İş Hayatı

12 Mart 2015

Akıl ve beden gücünü kullanarak bir iş yerine bağlı belirtilen yer, zaman dilimi ve saat müddetince, sürekli veya parttime olarak, ayrıca miktarı, planı, projesi ve zamanı üzerinde anlaşılmış bir imalat ve hizmet faaliyetlerinin tamamlanarak, önceden belirlenmiş bir paranın kazanılmasına biz çalışmak, iş yapmak diyoruz.
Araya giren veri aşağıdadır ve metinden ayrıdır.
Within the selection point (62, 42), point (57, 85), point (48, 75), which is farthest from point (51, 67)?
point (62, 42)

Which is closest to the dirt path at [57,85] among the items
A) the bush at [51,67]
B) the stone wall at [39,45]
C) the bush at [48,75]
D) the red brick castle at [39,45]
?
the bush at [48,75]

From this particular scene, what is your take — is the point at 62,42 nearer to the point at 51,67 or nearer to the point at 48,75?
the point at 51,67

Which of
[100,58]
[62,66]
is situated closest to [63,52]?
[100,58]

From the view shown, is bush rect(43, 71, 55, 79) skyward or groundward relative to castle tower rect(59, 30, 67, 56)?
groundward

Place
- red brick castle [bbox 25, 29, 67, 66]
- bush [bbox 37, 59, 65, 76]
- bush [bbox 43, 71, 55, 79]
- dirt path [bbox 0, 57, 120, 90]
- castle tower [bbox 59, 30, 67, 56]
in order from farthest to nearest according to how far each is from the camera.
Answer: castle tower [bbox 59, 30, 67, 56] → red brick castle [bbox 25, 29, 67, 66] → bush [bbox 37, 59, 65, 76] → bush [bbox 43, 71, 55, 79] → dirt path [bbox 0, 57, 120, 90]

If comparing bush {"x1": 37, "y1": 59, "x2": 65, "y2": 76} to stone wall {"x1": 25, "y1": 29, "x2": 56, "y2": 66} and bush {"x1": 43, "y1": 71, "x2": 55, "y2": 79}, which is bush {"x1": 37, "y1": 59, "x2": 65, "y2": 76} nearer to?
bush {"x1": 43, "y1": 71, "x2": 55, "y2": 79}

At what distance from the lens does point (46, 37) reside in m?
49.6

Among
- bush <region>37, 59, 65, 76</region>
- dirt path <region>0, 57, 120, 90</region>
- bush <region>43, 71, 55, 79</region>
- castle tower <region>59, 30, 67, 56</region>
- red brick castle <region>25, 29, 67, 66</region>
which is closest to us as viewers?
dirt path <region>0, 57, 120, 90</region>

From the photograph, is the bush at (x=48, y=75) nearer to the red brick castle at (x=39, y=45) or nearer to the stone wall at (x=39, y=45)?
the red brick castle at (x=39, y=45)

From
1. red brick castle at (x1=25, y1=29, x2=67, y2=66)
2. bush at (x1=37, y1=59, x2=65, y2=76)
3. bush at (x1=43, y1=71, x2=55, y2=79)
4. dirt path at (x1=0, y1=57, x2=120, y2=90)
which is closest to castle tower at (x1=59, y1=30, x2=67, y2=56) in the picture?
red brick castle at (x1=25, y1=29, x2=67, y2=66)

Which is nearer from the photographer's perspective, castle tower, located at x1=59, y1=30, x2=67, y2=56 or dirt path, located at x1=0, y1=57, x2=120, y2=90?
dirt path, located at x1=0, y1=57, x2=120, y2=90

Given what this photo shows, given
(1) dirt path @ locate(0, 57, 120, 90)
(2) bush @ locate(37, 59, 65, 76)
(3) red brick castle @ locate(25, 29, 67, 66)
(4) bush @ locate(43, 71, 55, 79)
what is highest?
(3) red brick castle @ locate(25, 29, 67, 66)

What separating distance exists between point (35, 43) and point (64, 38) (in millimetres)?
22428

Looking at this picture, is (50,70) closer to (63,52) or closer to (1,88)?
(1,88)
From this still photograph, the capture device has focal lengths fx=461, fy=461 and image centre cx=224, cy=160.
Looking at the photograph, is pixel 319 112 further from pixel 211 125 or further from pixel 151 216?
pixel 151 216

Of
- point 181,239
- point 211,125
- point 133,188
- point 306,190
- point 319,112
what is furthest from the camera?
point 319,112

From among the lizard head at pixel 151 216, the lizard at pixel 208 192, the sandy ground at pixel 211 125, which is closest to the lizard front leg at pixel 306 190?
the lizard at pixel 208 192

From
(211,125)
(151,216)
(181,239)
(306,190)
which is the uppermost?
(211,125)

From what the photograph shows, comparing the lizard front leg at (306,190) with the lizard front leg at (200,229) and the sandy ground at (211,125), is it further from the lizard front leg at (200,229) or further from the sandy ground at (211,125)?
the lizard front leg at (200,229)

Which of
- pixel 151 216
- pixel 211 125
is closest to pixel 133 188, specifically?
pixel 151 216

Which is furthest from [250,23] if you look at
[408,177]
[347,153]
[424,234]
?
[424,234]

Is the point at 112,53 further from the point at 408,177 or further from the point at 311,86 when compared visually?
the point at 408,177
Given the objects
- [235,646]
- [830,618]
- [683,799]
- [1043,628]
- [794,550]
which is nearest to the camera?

Ancak bugünün iş dünyasında kişilerin yaptıkları işlerle, kendilerine sunulan imkanlar ve yapmak istedikleri işler arasındaki farklılıklar birbirinden gittikçe uzaklaşmakta, çalışanlar gönülsüzce işlerine gidip gelmekteler. Aslında bir kişi işi sevmiyor diye, aynı işi kimse sevemez demek her halde pek doğru olmaz. Aynı işi bir başka kişi büyük bir şevkle yapabilir. Yani işin beğenileni ve beğenilmeyeni ile işi seven ve sevmeyen kavramları kişilere, zamana ve içinde bulunulan durumlara bağlı olarak değişecektir. Son yapılan anketlerde şu an çalışmakta olduğu işinden memnun olanların oranının %20’lerde olduğu, koşulları daha iyi bir iş olduğunda ise her beş kişiden dördünün işini hemen değiştirmeyi düşündüğü ortaya çıkmış. Ocak 2015 verilerine göre ülkemizde üç milyon civarında işsiz olup, 15-24 yaş grubu diye belirlenen genç nüfustaki işsizlik oranımız ise %19,5 olarak tespit edilmiş. Bu sonuçlara göre her beş kişiden biri henüz çalışmıyor ve işe girmiş olanlarında maalesef pek seçici davranmamış olduğu anlaşılıyor.

İşe girerken yaşadığı çevreye olan uzaklığı, alacağı ücreti ile tahsili ve eğitiminin altındaki veya dışındaki bir durumu kabul ederek işe başlayan kişiler yakın çevresine karşı mahcubiyet içinde olduklarını düşünerek ilk fırsatta yeni iş imkanlarıyla ilgilenmeye başlıyorlar. Bunun dışında işin ağır, sıkıcı, yorucu, monoton olması, kişisel gelişim ve ilerleme şansının olmaması da kişinin gözünü dışarıya çevirmesine neden olmaktadır.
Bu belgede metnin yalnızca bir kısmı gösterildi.